Two important policy lessons can be drawn from this incident. The first is that Beijing approved the use of a cheapfake by one of its top diplomats to actively spread disinformation on Western online platforms. China has traditionally exercised caution on such matters in order to present itself as a benevolent and responsible superpower. This new approach is a major departure.
The Cheapfake is now at the heart of a major international incident.
In a broader sense, however, this battle also shows the growing importance of visual disinformation as a political instrument. Over the past decade, the proliferation of manipulated media has changed political realities. (For example, consider the cheapfakes that catalyzed a genocide of Rohingya Muslims in Burma or contributed to the spread of disinfection.) Now that global superpowers openly share cheapfakes on social media, what prevents them (or other actors) from Do they employ more sophisticated visual disinformation, how does it arise?
For years journalists and technologists have warned of the dangers of “deepfakes”. By and large, deepfakes are a kind of “synthetic medium” that has been manipulated or created by artificial intelligence. They can also be seen as the "superior" successor to Cheapfakes.

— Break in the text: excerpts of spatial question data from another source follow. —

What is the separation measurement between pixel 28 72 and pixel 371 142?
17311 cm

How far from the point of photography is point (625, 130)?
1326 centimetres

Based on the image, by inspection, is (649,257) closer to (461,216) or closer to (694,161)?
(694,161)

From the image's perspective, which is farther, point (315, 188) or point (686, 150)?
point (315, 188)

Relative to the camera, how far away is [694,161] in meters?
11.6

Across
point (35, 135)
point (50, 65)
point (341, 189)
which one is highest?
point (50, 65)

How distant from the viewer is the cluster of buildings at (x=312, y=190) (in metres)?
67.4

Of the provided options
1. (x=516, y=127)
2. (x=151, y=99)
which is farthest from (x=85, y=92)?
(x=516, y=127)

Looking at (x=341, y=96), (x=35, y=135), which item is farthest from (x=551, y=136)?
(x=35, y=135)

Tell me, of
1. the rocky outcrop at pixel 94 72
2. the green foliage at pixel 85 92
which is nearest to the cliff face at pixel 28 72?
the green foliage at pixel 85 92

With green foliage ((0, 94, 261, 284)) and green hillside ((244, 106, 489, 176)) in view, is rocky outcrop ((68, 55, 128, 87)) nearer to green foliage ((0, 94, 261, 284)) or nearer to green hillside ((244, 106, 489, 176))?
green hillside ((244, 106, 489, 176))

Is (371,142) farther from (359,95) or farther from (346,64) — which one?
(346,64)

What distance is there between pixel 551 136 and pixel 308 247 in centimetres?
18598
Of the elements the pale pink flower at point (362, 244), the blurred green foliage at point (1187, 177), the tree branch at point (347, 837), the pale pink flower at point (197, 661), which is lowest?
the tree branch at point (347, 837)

Technological advances simultaneously improve the quality of visual disinformation and make it easier for everyone to generate. As it becomes possible to create deepfakes via smartphone apps, almost anyone can create sophisticated visual disinformation for almost free.
Deepfake warnings peaked ahead of the US presidential election this year. For months, politicians, journalists and scientists discussed how to counter the perceived threat. In the run-up to the vote, lawmakers in Texas and California even preventively banned the use of deepfakes to influence elections.